## PROBLEM
Your answer should be an exact copy of the lines from the one containing "2023年立即了解如何安全注" through the last line of the records below, without any pictures.

--- MATERIALS PROVIDED ---

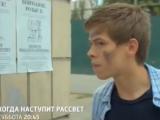 фото Когда наступит рассвет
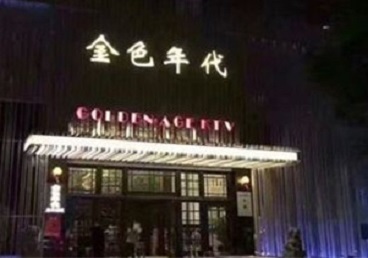 兰州KTV陪唱男公关哪家最便宜-金色年代KTV便宜消费点评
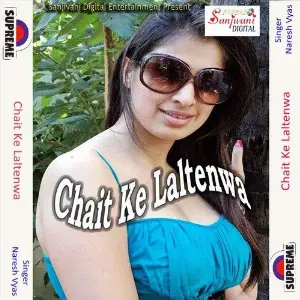 Chait Ke Laltenwa image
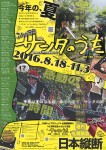 札幌ハムプロジェクト全国縦断興行10周年記念★ふたり芝居『サンタのうた』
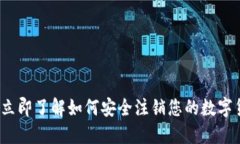 2023年立即了解如何安全注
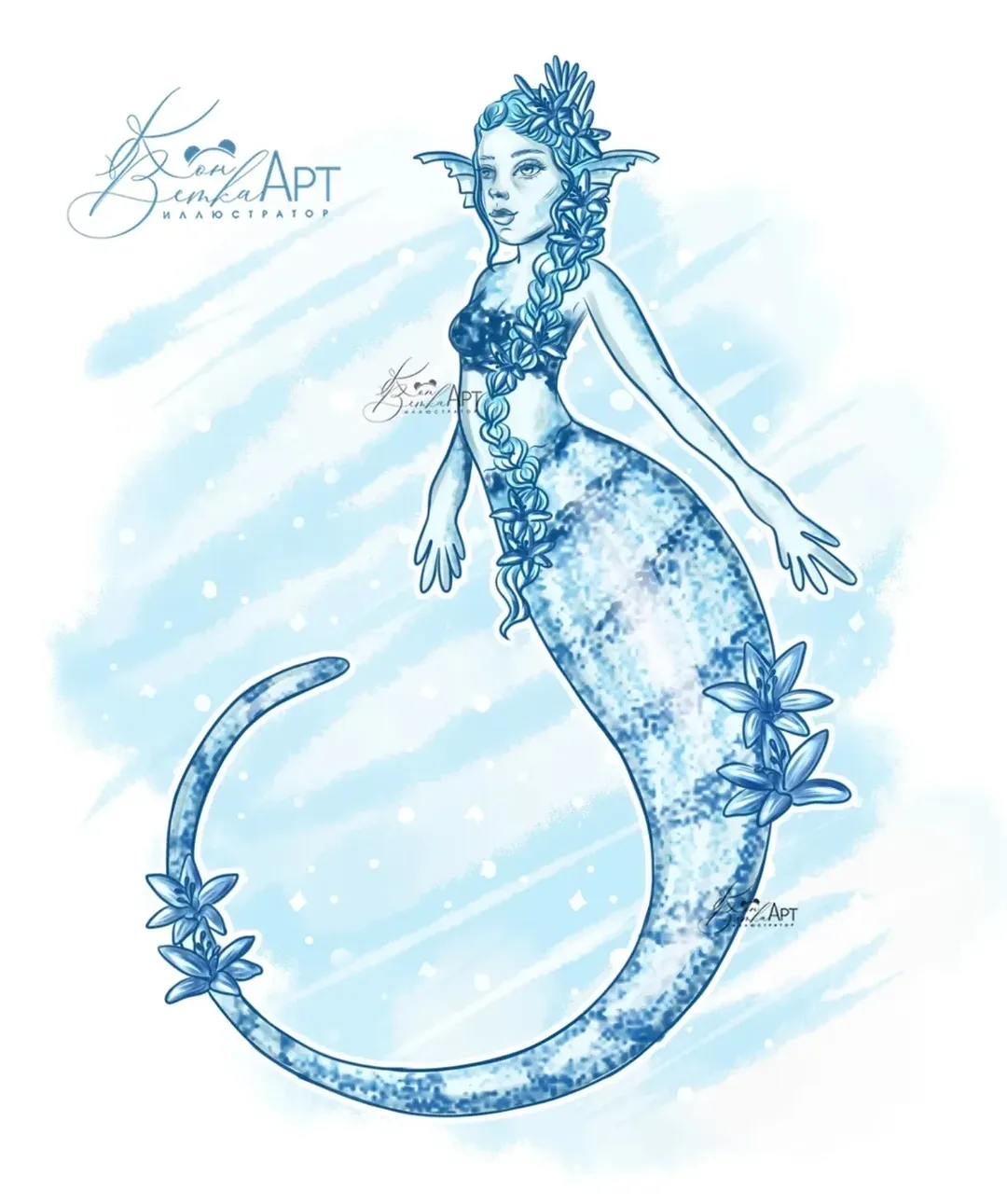 candyvetka.art в LOOKY. #bodrii_may26,#мермайцветы,#mermay2026,#mermaid. Пятая радужная русал...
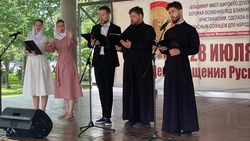День Крещения Руси отметили в городском парке Южно-Сахалинска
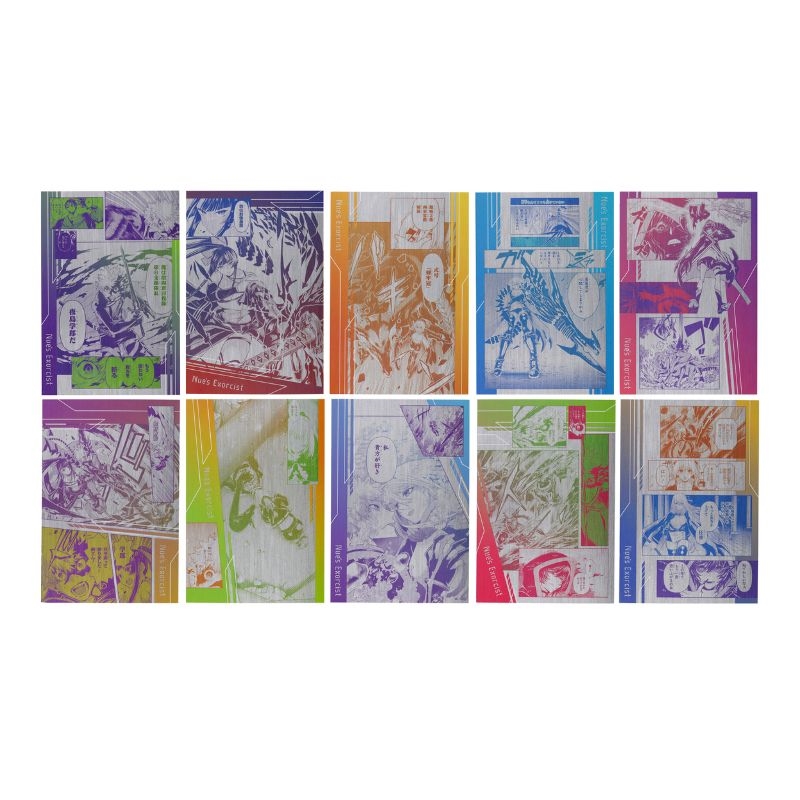 『鵺の陰陽師』メタリックポストカードコレクション　第１弾　（全１０種／ランダム１種入り）　ＢＥ４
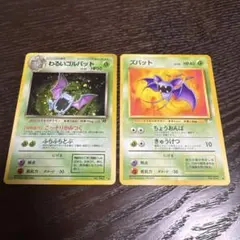 ポケモンカード 旧裏 ズバット 2種類 ゴルバット 2種類 - メルカリ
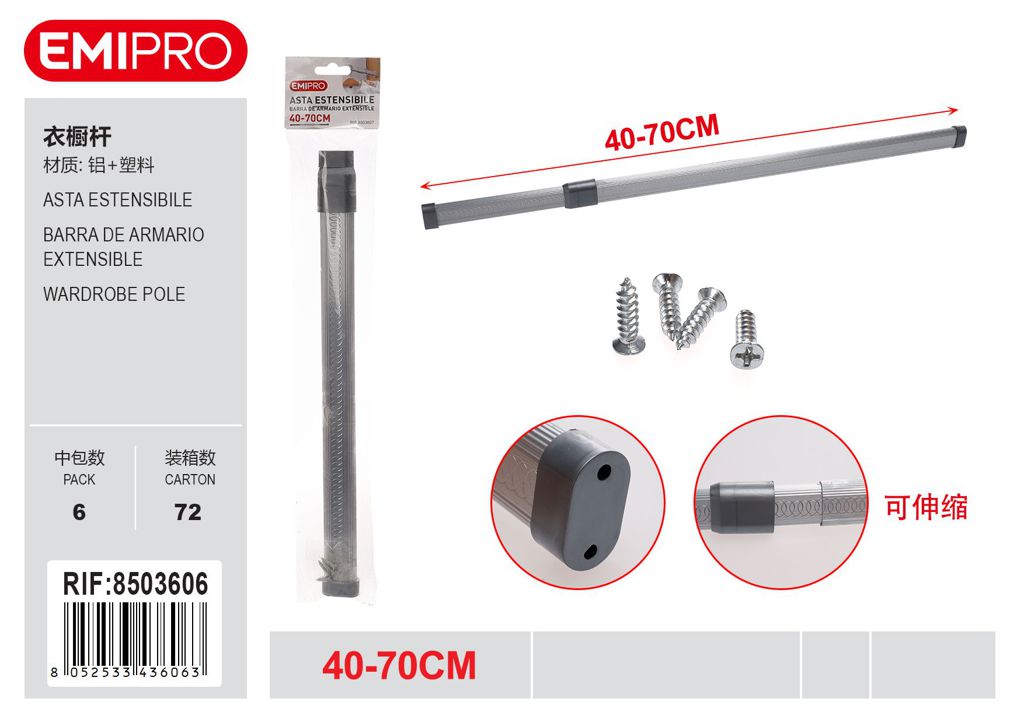 Asta Estensibile 40-70cm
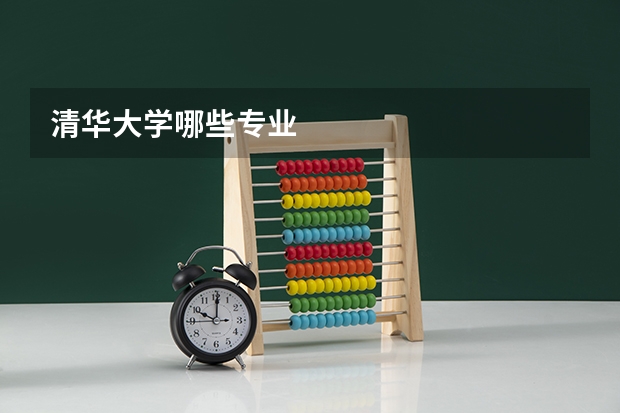 清华大学哪些专业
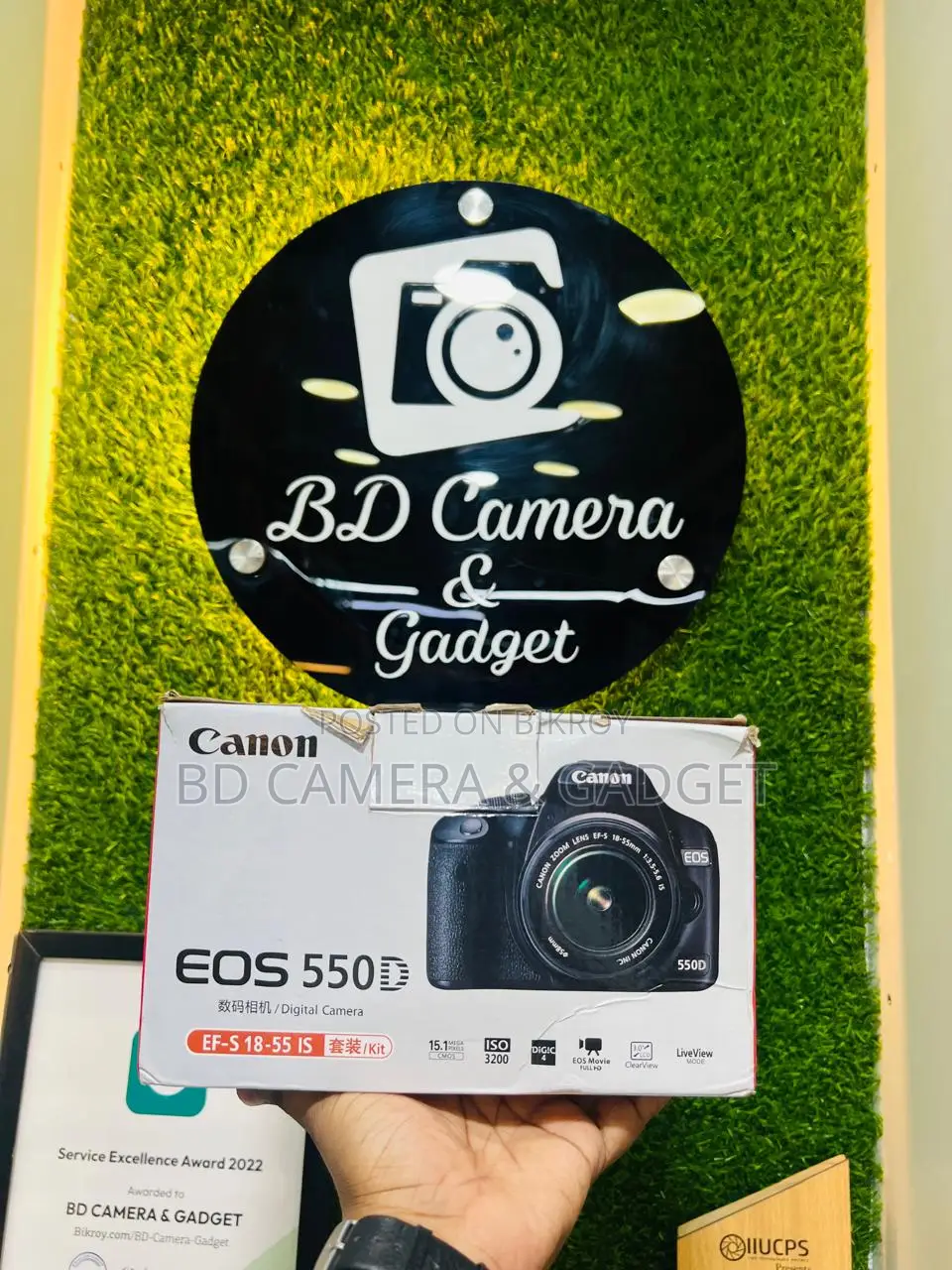 Canon 550D with 18-55 kit lens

---

## RESPONSE BELOW
 2023年立即了解如何安全注
 candyvetka.art в LOOKY. #bodrii_may26,#мермайцветы,#mermay2026,#mermaid. Пятая радужная русал...
День Крещения Руси отметили в городском парке Южно-Сахалинска
 『鵺の陰陽師』メタリックポストカードコレクション　第１弾　（全１０種／ランダム１種入り）　ＢＥ４
 ポケモンカード 旧裏 ズバット 2種類 ゴルバット 2種類 - メルカリ
 Asta Estensibile 40-70cm
 清华大学哪些专业
 Canon 550D with 18-55 kit lens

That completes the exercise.